August 10, 2005
This week, lung cancer took the life of anchorman Peter Jennings. In his case, the disease was likely caused by smoking. But yesterday Dana Reeve, the widow of actor Christopher Reeve, was also diagnosed with lung cancer. Shockingly, she has never touched a cigarette. Now, doctors are saying they are seeing a trend of the deadly disease in non-smokers.
It's not as uncommon as you might think. Doctors say that while smoking is by far the number one cause of lung cancer, non-smoking women are falling victim more frequently. The disease is surprisingly the leading cause of cancer death among American women.
"More women die of lung cancer than breast, ovarian, and cervical cancer combined," said Dr. Heidi Gillenwater, a UVa Oncologist.

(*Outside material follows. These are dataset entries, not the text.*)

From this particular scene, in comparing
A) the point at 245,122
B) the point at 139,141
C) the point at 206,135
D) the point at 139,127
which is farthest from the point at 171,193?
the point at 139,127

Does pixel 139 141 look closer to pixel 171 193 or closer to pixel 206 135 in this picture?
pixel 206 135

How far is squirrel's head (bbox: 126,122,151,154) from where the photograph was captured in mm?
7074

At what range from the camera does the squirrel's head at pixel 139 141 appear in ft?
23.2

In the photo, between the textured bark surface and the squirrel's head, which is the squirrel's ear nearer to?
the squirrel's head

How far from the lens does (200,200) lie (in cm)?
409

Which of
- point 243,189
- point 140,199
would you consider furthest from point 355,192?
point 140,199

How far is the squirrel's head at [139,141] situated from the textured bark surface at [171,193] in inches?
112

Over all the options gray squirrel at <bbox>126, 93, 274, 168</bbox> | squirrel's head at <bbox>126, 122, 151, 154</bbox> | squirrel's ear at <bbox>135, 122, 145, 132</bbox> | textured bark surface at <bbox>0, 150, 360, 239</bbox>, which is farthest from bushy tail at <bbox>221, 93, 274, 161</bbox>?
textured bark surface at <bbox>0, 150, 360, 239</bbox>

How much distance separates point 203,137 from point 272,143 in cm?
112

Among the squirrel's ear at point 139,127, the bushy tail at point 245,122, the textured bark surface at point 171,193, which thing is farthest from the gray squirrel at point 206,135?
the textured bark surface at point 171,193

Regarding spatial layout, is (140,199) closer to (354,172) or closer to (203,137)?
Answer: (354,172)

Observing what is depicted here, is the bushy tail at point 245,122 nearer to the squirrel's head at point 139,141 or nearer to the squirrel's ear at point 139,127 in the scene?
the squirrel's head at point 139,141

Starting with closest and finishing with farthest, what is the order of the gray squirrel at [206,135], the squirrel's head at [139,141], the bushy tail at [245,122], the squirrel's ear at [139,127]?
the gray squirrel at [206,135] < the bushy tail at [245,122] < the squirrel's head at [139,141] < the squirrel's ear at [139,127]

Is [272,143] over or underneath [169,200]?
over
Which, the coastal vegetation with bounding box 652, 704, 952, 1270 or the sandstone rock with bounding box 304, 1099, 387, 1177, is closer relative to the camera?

It is certainly news to many women that have never lit up. In fact, about 10 percent to 15 percent of lung cancer victims have never smoked. Among non-smokers, women are two to three times more likely than men to get the disease.
"Less than 5 percent of patients are alive in 5 years if [they] have stage 4 disease," said Gillenwater.
If cigarettes are not to blame, then what is? Doctors are not sure why but, they believe secondhand smoke, diet, air pollution, and hormonal differences between men and women are all contributing factors.
Frustrating for researchers, lung cancer gets little exposure. Breast cancer gets almost 10 times more funding per death than lung cancer.
"Certainly [this] is a different disease that we clearly do not understand and will not until we have more research funding," said Gillenwater.
Gillenwater is in support of more research for lung cancer. She is a founding board member of the "Women Against Lung Cancer" organization that is dedicated to decreasing smoker and non-smokers deaths.
Currently, studies are being conducted to determine why non-smoking women are at such a high risk for lung cancer.